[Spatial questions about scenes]

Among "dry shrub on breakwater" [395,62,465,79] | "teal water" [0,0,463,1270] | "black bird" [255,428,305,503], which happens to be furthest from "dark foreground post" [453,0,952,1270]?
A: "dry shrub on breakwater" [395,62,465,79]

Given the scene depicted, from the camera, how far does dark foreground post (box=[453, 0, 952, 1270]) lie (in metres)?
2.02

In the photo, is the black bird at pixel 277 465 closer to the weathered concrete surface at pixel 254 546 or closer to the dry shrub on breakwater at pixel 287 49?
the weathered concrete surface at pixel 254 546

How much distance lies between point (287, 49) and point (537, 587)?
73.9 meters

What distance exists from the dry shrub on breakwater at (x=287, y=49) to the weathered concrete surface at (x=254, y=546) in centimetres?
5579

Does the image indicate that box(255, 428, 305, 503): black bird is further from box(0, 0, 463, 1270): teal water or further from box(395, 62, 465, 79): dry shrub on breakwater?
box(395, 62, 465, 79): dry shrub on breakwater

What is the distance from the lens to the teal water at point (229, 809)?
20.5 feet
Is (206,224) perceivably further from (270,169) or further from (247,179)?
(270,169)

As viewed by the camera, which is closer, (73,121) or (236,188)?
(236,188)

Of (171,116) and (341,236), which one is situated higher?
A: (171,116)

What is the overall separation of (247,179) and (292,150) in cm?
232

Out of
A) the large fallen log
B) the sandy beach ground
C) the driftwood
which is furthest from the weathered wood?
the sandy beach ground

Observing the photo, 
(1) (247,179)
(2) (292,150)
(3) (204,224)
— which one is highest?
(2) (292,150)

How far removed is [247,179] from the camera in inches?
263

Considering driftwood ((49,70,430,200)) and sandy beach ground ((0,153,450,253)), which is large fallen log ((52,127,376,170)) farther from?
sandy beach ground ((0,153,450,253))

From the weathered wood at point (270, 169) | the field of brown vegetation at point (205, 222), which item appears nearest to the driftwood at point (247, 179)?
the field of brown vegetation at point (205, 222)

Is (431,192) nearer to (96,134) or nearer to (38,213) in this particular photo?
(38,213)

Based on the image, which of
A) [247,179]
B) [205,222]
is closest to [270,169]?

Brief:
Write out word for word the lines from the one containing "Considering driftwood ((49,70,430,200))" through the last line.

Reply to the task:
Considering driftwood ((49,70,430,200)) and sandy beach ground ((0,153,450,253)), which is large fallen log ((52,127,376,170)) farther from?
sandy beach ground ((0,153,450,253))

From the weathered wood at point (270, 169) | the field of brown vegetation at point (205, 222), which item appears nearest to the driftwood at point (247, 179)?
the field of brown vegetation at point (205, 222)

Is (431,192) nearer to (96,134) or nearer to (38,213) in this particular photo?
(38,213)

Based on the image, which of
A) [247,179]
B) [205,222]
is closest to [270,169]?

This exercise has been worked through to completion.